Ces spécialistes qualifiaient « d’impor tance sanitaire majeure » le fait que tous les cas soient recensés, et ce même s’ils sont douteux « puisque le cadre nosologique est imprécis ». « Les modalités de ce recensement sont encore à définir mais il faut conserver toutes les informations qui semblent pertinentes, ajoutaient-ils. Il est également essentiel de donner toutes les chances de faire la preuve de l’infection. Le test par PCR pouvant être faussement négatif, nous recommandons la pratique du scanner thoracique, beaucoup plus sensible pour la détection des infections par le Covid-19. Il peut être aussi utile de rechercher le virus dans les selles et si possible de prélever une sérologie Covid-19. »

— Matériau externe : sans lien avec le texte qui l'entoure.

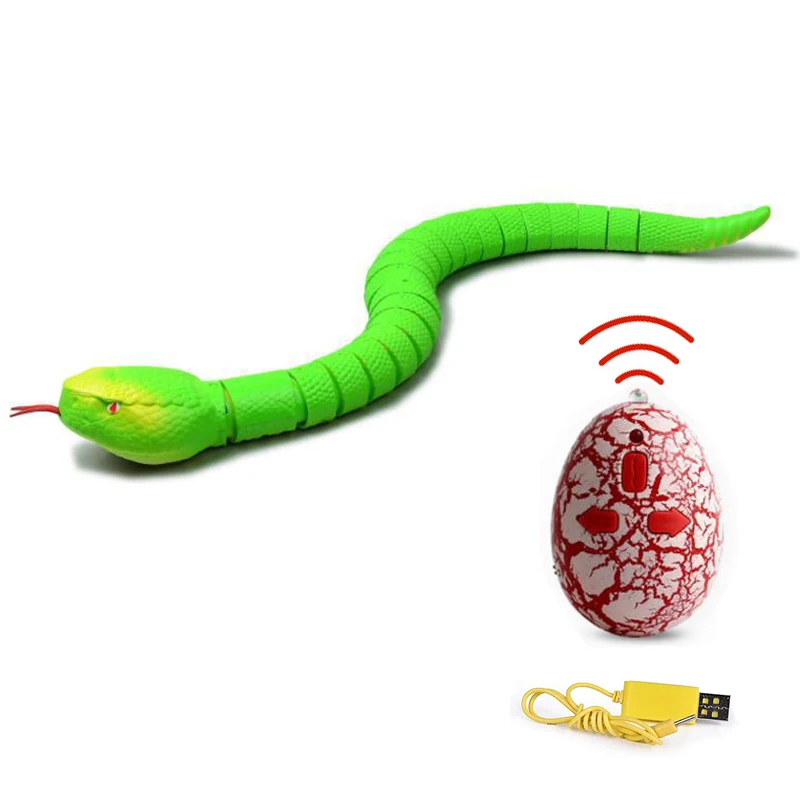 Catoq™ New Remote Control Snake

Ils ajoutaient enfin qu’un traitement par immunoglobulines intraveineuses après réalisation des examens à visée diagnostique semblait améliorer l’état clinique – état qui s’améliore le plus souvent assez vite même si un décès a été identifié à Londres et que plusieurs enfants ont requis des inotropes et/ou vasopresseurs à la phase initiale.

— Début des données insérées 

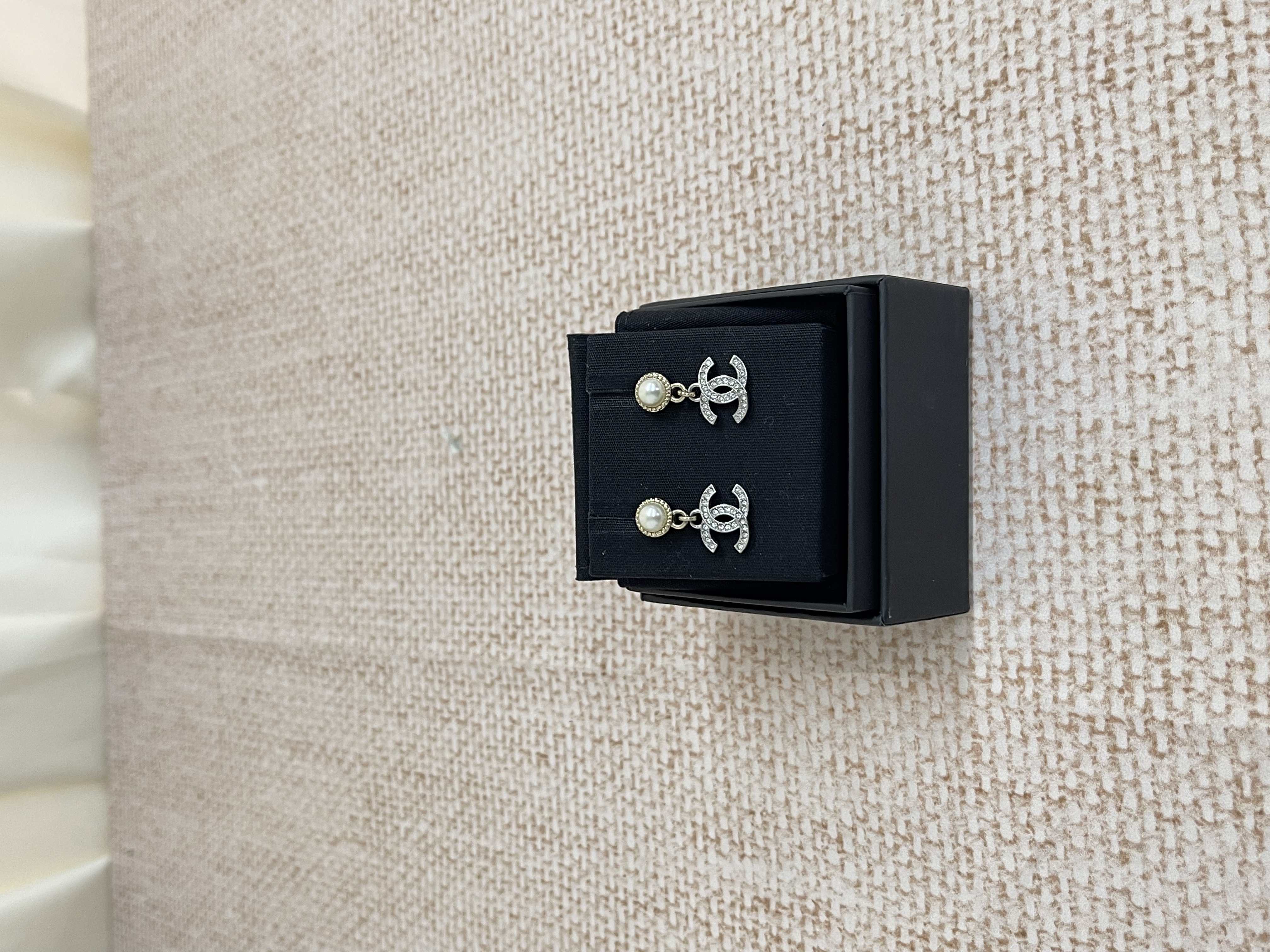 Pre-owned Chanel earrings / Product Code: 26041013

« Les enfants présentent des symptômes de fièvre, des symptômes digestifs et une inflammation vasculaire assez générale qui peut provoquer une défaillance cardiaque, a pour sa part expliqué le ministre français des Solidarités et de la Santé. A ma connaissance, aucun enfant heureusement n’est mort de ces complications. Je prends ça très, très, au sérieux, a-t-il souligné. Nous n’avons absolument pas d’explication médicale à ce stade. Est-ce qu’il s’agit d’une réaction inflammatoire qui vient déclencher une maladie préexistante chez des enfants atteints par ce virus ou une autre maladie infectieuse ? Il y a beaucoup de questions ».

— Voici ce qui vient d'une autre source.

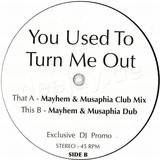 Ralphie & Kathy - You Used To Turn Me Out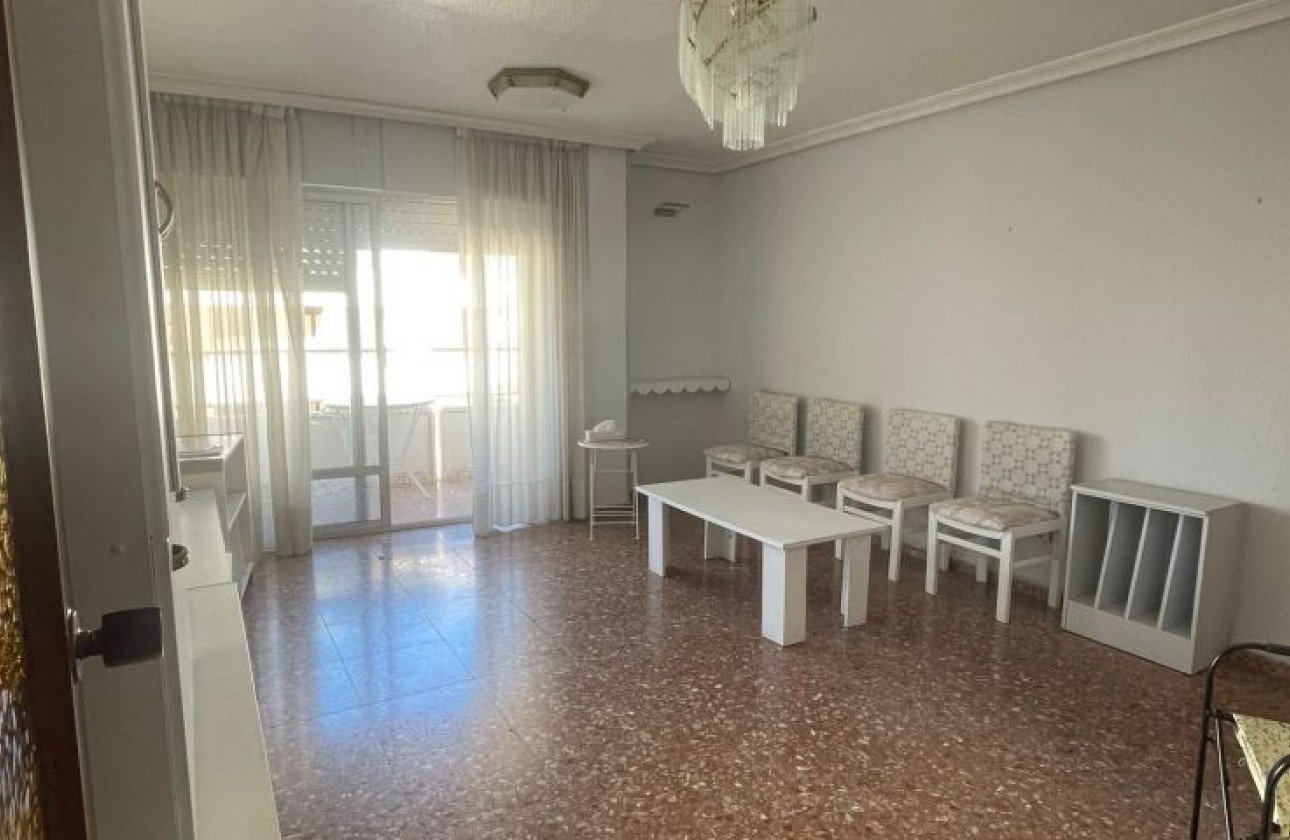 Resale - Apartment - Torrevieja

Ces cas sont liés, et si oui de quelle manière, à l’infection par le coronavirus SARS-CoV-2 ? « Tous ont été en contact avec le virus à un moment ou à un autre », a affirmé le Pr Sylvain Renolleau, chef du service de réanimation de l’hôpital Necker, lors d’une conférence de presse organisée par l’AP-HP jeudi 30 avril. Les tests sérologiques ont révélé la présence d’anticorps à la suite de l’infection au coronavirus SARS-CoV2. Ainsi, pour la plupart des spécialistes interrogés il existe bel et bien une corrélation entre cette infection virale et ce nouveau tableau clinique. Pour autant, est-ce la manifestation directe du caractère pathogène du virus ou, l’une des conséquences des perturbations qu’il induit au sein du système immunitaire du jeune organisme qu’il a infecté ?
En toute hypothèse, ce ne serait pas la première découverte d’une manifestation initialement inattendue de ce cette infection virale. On découvre en effet progressivement depuis trois mois qu’elle peut, outre l’appareil pulmonaire, toucher différents organes, comme le système nerveux central, le foie, le cœur, les yeux ou le système digestif.